Now, I've been to WebMD and even joined Revolution Health (alav hashalom), but I'm no doctor. I've never even played one on TV. But at the Gov 2.0 Summit taking place this week, real-life doctor Elliott Fisher will discuss how data can improve health care and reduce costs in a session titled, appropriately, "How Data Can Improve Health Care and Reduce Costs." I have yet to meet Dr. Fisher, but I'd like to offer three ways that government can help citizens bring down their costs and regain control over their health care.

I've tried to look at three separate agencies (the FDA, CDC, and HHS) and look at ways that the government can either provide data or amalgamate it and present it in ways that citizens would find useful.
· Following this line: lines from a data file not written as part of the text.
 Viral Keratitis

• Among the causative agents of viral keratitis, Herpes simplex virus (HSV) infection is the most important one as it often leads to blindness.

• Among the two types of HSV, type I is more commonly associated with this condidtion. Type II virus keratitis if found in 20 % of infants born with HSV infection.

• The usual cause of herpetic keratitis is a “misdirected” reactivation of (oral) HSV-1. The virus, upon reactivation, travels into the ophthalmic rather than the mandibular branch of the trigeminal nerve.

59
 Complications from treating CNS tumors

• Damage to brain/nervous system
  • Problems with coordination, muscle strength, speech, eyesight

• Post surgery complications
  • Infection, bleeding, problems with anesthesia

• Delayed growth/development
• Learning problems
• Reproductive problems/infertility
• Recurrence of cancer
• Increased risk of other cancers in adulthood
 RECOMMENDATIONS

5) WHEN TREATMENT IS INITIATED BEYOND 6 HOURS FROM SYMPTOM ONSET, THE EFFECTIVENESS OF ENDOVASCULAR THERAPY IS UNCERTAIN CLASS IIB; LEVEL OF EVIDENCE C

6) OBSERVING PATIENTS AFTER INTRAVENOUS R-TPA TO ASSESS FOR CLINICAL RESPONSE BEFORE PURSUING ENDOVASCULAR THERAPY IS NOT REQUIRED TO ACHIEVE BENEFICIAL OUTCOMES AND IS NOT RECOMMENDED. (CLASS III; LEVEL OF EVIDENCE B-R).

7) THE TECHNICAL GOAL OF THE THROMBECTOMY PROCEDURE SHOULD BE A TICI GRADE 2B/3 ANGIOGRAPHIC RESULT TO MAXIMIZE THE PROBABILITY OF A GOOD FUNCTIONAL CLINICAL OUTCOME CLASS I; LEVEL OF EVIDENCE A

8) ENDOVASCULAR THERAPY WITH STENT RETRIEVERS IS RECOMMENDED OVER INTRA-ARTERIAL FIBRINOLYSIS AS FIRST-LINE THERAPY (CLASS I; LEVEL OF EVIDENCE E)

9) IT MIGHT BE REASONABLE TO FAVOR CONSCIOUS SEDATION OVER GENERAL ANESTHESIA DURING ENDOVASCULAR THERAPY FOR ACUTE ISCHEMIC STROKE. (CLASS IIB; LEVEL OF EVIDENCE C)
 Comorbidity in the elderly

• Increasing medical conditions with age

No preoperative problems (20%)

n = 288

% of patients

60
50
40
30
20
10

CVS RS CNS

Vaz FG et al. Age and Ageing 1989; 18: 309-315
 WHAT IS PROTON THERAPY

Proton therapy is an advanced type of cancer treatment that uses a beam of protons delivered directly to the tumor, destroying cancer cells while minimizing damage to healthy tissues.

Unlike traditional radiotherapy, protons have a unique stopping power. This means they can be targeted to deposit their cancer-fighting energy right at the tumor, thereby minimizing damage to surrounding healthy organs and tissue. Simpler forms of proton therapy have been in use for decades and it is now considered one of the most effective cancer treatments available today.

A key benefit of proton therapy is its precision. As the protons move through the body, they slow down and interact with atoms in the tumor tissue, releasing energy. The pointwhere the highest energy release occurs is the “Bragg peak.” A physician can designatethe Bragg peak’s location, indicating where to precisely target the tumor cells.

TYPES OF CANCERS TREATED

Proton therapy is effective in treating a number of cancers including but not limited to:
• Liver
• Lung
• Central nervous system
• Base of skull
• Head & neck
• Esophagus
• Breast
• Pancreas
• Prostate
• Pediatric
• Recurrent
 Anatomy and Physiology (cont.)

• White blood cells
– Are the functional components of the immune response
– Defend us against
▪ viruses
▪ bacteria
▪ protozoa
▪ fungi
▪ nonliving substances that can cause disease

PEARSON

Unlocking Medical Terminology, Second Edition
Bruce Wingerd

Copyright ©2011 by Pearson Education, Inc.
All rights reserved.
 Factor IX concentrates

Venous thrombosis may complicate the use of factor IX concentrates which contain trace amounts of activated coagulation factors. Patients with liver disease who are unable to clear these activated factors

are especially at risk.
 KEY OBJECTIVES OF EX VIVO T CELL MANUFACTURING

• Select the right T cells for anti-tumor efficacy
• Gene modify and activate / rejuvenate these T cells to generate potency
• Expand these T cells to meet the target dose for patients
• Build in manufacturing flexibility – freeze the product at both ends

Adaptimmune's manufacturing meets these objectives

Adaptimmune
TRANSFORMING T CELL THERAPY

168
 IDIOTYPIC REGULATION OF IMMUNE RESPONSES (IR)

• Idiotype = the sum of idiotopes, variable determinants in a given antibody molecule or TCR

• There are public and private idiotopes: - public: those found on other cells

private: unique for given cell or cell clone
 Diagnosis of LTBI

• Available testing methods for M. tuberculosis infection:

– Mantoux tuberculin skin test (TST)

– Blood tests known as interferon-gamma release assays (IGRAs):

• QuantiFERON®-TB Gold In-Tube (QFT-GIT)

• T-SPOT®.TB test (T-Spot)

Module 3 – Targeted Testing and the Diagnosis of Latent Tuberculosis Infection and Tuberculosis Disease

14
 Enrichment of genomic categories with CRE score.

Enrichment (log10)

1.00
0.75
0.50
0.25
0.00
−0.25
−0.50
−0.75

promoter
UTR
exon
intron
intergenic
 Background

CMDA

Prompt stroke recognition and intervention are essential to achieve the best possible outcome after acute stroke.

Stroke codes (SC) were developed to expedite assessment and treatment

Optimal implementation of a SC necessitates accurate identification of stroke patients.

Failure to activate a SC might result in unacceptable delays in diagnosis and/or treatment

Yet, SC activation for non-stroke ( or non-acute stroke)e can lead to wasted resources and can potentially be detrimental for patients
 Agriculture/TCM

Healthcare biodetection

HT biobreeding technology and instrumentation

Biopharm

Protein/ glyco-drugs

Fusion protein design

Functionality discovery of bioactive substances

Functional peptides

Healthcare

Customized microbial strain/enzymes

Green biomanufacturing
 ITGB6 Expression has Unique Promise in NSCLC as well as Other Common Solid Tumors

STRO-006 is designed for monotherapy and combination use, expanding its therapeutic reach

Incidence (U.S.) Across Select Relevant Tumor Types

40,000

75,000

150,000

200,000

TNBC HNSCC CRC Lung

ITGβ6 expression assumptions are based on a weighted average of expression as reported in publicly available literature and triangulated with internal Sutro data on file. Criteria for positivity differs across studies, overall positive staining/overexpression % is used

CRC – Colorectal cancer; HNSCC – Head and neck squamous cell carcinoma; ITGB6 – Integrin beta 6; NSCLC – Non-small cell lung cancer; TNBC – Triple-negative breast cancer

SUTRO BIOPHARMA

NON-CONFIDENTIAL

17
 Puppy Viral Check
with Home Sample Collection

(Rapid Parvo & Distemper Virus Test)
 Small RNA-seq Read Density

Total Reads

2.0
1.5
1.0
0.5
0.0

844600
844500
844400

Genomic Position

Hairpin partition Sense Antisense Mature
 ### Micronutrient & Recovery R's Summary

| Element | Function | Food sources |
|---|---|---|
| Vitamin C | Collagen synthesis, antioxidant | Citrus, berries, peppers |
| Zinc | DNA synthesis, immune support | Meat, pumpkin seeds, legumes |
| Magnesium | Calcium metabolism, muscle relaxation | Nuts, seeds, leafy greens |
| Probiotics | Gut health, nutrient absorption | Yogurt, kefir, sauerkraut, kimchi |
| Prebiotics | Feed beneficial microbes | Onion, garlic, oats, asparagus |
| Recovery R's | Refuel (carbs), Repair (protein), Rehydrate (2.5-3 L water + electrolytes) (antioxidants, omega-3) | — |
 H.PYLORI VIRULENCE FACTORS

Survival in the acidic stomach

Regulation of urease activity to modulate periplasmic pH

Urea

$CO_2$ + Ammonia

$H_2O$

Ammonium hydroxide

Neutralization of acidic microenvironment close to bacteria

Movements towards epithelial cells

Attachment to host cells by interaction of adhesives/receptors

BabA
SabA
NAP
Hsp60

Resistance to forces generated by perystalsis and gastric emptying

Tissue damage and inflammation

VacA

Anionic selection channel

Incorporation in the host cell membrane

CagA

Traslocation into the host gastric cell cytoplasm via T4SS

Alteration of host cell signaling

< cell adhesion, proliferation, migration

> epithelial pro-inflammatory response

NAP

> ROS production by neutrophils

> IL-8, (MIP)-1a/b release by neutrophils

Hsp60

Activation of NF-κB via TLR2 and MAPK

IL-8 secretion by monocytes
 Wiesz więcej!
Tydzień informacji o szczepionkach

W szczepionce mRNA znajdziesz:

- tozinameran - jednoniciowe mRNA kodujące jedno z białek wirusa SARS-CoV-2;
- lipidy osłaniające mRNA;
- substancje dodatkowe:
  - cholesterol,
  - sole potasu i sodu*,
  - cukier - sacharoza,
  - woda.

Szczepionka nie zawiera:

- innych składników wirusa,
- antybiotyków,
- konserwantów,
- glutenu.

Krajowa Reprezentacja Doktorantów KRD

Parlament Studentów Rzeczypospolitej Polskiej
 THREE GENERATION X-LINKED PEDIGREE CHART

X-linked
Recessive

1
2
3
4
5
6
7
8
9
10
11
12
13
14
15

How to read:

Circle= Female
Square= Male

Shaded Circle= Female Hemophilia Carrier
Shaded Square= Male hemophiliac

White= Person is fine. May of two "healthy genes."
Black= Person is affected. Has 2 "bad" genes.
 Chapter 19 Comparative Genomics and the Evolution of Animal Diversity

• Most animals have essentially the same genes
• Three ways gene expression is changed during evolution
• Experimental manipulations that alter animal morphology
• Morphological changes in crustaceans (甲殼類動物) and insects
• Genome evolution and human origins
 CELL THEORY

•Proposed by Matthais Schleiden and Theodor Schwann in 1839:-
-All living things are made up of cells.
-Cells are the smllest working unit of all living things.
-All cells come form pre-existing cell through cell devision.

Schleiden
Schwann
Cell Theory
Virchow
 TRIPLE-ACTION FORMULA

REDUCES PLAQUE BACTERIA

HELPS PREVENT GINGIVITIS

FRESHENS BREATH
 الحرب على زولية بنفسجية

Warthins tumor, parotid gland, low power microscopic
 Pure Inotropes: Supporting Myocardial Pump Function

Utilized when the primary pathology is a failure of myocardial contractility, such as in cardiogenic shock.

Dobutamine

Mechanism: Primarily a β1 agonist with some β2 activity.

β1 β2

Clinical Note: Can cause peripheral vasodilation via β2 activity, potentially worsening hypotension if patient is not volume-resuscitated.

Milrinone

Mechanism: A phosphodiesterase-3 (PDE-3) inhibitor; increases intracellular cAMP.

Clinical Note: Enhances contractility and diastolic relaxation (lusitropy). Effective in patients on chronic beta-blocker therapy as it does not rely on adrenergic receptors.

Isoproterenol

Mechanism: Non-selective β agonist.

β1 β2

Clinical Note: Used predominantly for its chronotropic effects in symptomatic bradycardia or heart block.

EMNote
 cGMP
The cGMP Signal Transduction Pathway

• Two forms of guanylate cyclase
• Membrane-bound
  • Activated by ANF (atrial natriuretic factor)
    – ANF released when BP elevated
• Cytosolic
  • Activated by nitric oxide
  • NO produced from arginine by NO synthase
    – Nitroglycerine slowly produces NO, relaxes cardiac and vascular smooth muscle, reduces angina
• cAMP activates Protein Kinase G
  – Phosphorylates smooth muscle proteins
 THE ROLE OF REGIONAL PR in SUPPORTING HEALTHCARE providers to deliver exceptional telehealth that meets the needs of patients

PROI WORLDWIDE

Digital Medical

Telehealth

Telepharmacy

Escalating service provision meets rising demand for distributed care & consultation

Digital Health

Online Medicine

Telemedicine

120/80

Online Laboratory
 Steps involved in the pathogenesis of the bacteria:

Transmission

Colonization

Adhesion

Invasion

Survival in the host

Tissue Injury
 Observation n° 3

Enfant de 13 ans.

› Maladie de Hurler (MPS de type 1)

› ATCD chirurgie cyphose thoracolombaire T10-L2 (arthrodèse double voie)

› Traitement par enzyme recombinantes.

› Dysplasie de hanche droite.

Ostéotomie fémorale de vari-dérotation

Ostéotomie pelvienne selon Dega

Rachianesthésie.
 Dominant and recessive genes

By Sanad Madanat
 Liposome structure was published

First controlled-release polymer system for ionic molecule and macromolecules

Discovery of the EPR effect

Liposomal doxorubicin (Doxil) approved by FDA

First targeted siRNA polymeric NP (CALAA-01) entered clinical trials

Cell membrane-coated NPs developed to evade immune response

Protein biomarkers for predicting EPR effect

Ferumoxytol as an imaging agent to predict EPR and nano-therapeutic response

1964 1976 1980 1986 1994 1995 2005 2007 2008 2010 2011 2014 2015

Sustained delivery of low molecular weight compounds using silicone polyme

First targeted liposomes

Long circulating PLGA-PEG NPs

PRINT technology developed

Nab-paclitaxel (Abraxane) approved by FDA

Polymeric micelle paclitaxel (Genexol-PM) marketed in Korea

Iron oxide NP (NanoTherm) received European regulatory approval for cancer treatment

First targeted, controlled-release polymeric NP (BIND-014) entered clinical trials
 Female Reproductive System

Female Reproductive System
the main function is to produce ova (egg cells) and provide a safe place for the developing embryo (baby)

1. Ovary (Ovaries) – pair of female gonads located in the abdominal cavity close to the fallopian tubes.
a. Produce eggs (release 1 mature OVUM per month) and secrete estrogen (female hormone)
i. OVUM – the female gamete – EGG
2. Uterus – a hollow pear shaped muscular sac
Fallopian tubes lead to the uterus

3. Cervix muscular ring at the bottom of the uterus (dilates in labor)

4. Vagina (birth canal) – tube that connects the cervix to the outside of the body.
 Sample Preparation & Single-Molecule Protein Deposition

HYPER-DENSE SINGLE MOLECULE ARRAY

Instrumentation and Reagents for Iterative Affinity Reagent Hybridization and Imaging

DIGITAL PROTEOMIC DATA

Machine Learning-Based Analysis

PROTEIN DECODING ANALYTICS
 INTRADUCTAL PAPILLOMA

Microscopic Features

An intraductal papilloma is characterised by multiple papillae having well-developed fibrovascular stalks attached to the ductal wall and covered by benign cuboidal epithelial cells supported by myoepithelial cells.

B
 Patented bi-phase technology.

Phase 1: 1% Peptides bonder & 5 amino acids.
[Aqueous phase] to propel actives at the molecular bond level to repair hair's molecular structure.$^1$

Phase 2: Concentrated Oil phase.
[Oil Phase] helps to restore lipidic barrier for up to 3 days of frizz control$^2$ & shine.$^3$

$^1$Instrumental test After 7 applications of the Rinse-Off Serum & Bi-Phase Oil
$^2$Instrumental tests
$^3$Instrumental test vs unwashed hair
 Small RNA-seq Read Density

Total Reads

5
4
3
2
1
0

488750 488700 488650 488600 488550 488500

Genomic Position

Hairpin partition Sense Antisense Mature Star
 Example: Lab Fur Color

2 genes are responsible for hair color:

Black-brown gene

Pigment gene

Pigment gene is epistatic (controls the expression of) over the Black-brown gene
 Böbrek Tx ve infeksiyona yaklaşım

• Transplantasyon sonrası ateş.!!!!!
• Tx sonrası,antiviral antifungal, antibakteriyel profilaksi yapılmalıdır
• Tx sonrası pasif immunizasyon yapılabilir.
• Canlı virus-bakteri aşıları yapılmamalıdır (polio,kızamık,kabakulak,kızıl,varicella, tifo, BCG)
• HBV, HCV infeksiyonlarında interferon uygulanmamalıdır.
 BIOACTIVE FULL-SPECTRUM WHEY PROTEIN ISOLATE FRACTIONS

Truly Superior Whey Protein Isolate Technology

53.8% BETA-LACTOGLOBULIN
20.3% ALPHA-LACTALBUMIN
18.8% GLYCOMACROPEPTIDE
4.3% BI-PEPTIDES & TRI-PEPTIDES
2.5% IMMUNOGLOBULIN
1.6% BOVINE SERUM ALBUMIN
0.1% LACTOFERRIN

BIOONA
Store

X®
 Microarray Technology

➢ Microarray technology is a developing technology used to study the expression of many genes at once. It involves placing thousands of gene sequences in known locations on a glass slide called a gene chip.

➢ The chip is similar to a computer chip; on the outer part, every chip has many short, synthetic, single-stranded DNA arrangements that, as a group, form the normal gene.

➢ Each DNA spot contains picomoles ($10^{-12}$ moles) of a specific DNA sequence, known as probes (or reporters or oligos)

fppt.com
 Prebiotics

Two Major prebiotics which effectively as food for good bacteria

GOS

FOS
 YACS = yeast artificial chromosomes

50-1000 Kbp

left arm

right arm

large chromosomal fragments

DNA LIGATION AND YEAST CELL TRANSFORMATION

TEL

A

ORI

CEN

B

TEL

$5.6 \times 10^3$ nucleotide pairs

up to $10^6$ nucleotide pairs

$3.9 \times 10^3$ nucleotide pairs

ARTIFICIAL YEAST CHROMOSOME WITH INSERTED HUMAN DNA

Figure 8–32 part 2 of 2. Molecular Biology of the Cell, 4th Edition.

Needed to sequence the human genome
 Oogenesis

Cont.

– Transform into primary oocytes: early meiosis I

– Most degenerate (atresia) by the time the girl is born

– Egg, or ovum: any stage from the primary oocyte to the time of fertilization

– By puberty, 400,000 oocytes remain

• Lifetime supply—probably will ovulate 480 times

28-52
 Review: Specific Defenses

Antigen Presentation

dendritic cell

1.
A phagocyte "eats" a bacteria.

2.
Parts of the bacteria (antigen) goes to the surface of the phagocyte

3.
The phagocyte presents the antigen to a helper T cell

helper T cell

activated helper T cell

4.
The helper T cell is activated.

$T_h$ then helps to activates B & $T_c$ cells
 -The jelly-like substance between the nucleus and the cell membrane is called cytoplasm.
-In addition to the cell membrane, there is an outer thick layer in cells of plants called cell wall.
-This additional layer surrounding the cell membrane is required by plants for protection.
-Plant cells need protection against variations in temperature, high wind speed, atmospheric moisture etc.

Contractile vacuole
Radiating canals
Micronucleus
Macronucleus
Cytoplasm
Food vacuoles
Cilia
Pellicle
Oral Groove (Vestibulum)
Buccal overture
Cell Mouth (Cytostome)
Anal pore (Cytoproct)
1. Make the FDA Drug Database available for third-party applications, so consumers can easily see a picture of the drug and five key facts:
  1. Price
  2. Side effects
  3. Generic equivalents
  4. Generic equivalents' prices
  5. Contraindicated drugs
Unlike the current FDA app, this one could perhaps save consumers some money and will certainly let them know more about the drugs they are taking or have been advised to "ask their doctors about."

2. Establish hash tags for and monitor the spread of infections on Twitter. Now that Twitter is location-aware, the CDC should encourage institutions that have to report cases of, say, H1N1, simply to Tweet #H1N1 and allow their tweet to include their latitude and longitude. Sync that up with a Google Map and let anyone track the concentration of all the infections the CDC is tracking. They could let people know about the program through the CDC Facebook page. (And, please, this map helps no one, and don't even try going down this rabbit hole.)

3. Release updated prices that Medicare and Medicaid pay for routine procedures so that consumers can negotiate with their care providers for the same prices. Currently the department of Health and Human Services has data available about the prices Medicare and Medicaid pay in each state for a variety of hospital inpatient; ambulatory surgical centers; physician; and hospital outpatient procedures. The utility of the data is compromised, however, as prices for hospital inpatient procedures dates back to 2006, physician and hospital outpatient to 2007, and ambulatory surgical centers to 2008.

Oh, and here's a fourth idea: get whoever's in charge of the CDC's Facebook page to find counterparts at the FDA and HHS. Really, there's no reason that these two bands are the top search results for FDA. I don't think they're even American.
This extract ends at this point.